What is asked = Rewrite the records below, putting "observer" wherever "camera" occurs and leaving all other text unchanged. Leave the pictures out of your answer.

(Records of spatial reasoning questions)
____
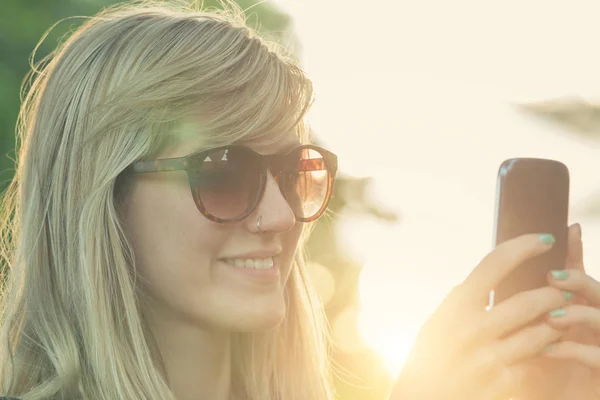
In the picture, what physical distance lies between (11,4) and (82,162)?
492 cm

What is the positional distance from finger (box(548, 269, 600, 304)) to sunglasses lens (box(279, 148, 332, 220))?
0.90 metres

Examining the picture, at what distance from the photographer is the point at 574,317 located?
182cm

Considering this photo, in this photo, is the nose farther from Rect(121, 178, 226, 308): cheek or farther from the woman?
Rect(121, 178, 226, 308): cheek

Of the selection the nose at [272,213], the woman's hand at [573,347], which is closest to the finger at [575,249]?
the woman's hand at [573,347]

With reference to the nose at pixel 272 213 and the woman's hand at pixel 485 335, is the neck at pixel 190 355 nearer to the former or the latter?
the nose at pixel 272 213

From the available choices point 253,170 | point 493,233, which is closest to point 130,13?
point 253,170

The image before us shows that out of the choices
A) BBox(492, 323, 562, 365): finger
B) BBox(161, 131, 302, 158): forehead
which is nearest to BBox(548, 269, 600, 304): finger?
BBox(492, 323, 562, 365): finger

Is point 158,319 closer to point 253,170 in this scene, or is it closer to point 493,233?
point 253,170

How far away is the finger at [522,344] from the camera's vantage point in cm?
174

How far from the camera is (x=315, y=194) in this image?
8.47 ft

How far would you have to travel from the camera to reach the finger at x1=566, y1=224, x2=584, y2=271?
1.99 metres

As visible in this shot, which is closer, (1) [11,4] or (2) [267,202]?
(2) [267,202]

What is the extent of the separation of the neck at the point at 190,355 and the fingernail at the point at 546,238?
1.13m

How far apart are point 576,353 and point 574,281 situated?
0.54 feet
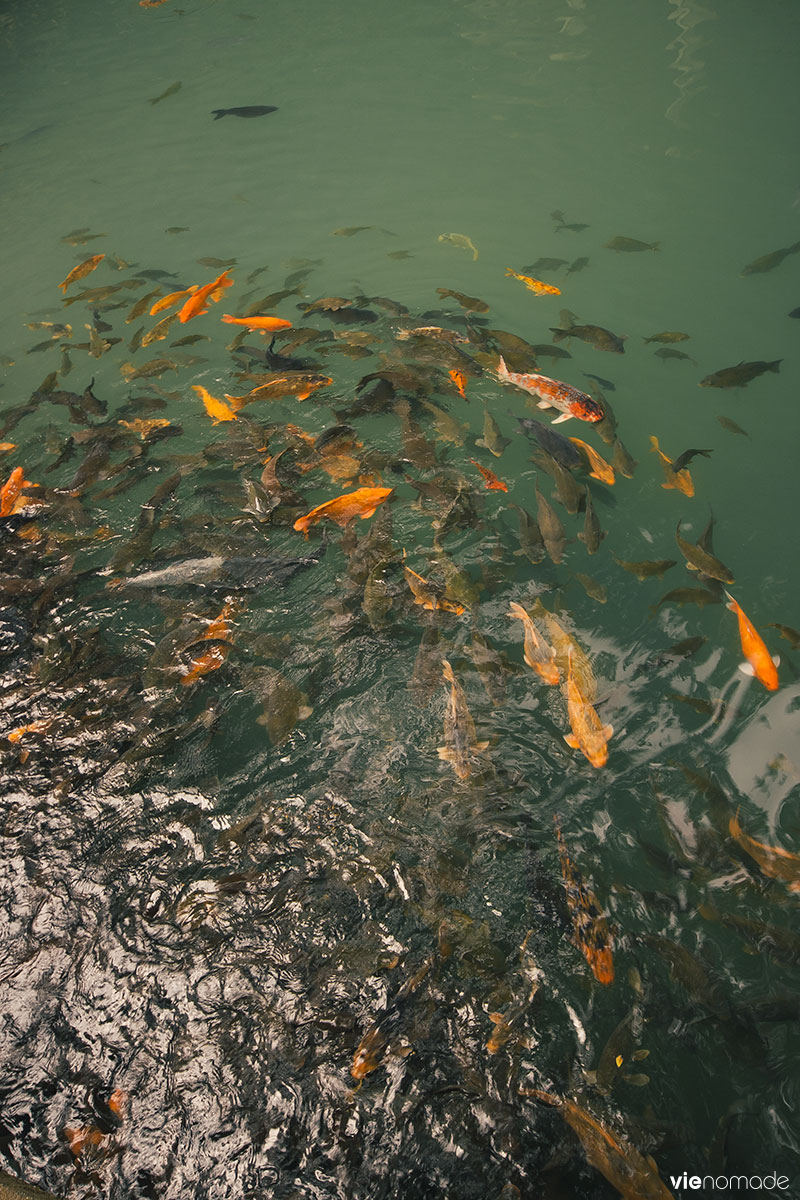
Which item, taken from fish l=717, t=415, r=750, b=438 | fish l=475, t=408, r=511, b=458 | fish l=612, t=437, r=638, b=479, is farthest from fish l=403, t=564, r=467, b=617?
____
Exercise output =
In the picture, what physical distance lies between (11,4) and (82,162)?
492 cm

What is the positional distance from finger (box(548, 269, 600, 304)) to sunglasses lens (box(279, 148, 332, 220))?
0.90 metres

Examining the picture, at what distance from the photographer is the point at 574,317 located?
182cm

Considering this photo, in this photo, is the nose farther from Rect(121, 178, 226, 308): cheek or farther from the woman?
Rect(121, 178, 226, 308): cheek

Of the selection the nose at [272,213], the woman's hand at [573,347], which is closest to the finger at [575,249]?
the woman's hand at [573,347]

With reference to the nose at pixel 272 213 and the woman's hand at pixel 485 335, is the neck at pixel 190 355 nearer to the former or the latter?
the nose at pixel 272 213

From the available choices point 253,170 | point 493,233, which is closest to point 130,13?
point 253,170

The image before us shows that out of the choices
A) BBox(492, 323, 562, 365): finger
B) BBox(161, 131, 302, 158): forehead
which is nearest to BBox(548, 269, 600, 304): finger?
BBox(492, 323, 562, 365): finger

Is point 158,319 closer to point 253,170 in this scene, or is it closer to point 493,233?
point 253,170

How far away is the finger at [522,344] from the observer's vantage point in cm?
174

How far from the observer is (x=315, y=194) in this image?
8.47 ft

How far would you have to travel from the observer to reach the finger at x1=566, y1=224, x2=584, y2=271?
1.99 metres

As visible in this shot, which is closer, (1) [11,4] or (2) [267,202]?
(2) [267,202]

What is the extent of the separation of the neck at the point at 190,355 and the fingernail at the point at 546,238?
1.13m

How far apart are point 576,353 and point 574,281 situated?
0.54 feet
Which item, taken from fish l=717, t=415, r=750, b=438 | fish l=475, t=408, r=511, b=458 | fish l=612, t=437, r=638, b=479, is farthest from fish l=403, t=564, r=467, b=617?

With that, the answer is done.